EdLee wrote:Hi Kirby,
I had mistakenly assumed up until now that katakana for foreign words was based on spelling since the sound doesn't seem familiar to me for any type of English word.
I assume (I could be wrong) you're more proficient in Korean than in Japanese. I also assume (could be wrong) that the Korean language also tends to borrow foreign terms based on the original pronunciation, is it true, in general ?
I'd say I have a sort of opposite experience: that I find many borrowed terms in Japanese that sound very much like the foreign terms (which native language purists would complain about).
Hi Ed,
I'd say that, in total number of hours, I've studied Korean more than Japanese. My kids speak Korean with my wife sometimes, so I get indirect study there, too.
But I studied Japanese first, with much more intensity- I tried a lot harder to learn Japanese than I tried to learn Korean. I also lived in Japan for a year while I was studying like that, which makes things much easier. Max I've been in Korea was about 3 months at a time (but we visit about once a year).
Since I studied Japanese starting from basic level, I have more foundational feeling - I have some more gaps in basics with Korean. But I'm better at conversation in Korean, and know more words.
For both languages, I speak much better when I'm slightly drunk (I care less about making mistakes then).
All that said, I don't really study foreign language at all these days. I have hard enough time being consistent with go. I haven't been serious about Japanese since 2005, and probably not with Korean since before my son was sick in 2016.
Language is still interesting to me, but I have no strong purpose to study right now. I see inlaws once a year, and get to speak Japanese maybe at the US Go Congress. In those cases, it's kind of a novelty, but not that practically useful.

STORED DATA:

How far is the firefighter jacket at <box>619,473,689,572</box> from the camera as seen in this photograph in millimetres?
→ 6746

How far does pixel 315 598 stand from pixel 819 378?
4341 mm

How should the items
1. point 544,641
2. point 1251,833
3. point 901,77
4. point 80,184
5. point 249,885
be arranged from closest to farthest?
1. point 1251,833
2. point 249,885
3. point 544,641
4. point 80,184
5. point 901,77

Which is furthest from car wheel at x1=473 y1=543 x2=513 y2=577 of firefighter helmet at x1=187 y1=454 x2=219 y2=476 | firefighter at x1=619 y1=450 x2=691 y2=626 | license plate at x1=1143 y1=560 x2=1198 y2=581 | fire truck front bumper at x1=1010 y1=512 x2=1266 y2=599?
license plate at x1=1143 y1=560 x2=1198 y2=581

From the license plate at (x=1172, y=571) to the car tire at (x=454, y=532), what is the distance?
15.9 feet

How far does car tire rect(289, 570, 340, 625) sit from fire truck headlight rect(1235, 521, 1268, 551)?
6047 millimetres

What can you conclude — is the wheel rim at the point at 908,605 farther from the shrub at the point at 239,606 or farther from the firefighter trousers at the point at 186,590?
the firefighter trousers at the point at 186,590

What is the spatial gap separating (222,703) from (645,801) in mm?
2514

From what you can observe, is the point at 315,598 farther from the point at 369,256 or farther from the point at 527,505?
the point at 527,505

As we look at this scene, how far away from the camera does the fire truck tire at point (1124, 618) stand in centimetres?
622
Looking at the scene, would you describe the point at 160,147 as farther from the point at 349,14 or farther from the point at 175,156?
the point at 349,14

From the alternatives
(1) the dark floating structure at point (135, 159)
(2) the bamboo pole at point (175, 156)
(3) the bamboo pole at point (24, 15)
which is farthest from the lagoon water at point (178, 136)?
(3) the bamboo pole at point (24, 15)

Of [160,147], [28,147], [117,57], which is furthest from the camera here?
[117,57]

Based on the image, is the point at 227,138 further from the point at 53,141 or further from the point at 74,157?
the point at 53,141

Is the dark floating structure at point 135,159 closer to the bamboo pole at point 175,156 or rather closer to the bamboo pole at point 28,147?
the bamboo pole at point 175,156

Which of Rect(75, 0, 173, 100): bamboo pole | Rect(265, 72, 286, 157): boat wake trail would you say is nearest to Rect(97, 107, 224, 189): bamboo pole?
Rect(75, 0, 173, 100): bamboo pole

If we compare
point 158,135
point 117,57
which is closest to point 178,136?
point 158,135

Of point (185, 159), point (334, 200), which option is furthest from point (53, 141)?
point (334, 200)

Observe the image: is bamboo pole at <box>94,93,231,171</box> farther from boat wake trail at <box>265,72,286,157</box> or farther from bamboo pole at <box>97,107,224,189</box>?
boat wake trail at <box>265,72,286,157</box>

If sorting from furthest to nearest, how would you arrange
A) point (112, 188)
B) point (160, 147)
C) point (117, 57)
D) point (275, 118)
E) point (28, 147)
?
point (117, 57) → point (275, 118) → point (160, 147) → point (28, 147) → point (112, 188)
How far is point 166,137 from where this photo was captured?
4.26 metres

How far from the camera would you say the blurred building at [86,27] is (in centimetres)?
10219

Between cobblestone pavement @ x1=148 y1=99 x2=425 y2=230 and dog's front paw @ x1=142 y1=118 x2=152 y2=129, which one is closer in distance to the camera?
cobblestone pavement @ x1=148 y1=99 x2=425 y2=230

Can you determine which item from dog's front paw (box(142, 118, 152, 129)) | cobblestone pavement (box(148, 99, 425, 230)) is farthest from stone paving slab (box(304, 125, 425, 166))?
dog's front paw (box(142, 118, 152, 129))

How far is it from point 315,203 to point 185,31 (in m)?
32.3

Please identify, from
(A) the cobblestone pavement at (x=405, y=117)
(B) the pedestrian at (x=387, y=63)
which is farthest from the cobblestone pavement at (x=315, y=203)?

YOUR TASK: In the forum reply about studying Japanese and Korean, since what year has the writer not been serious about Japanese?

FINAL RESULT: Since 2005.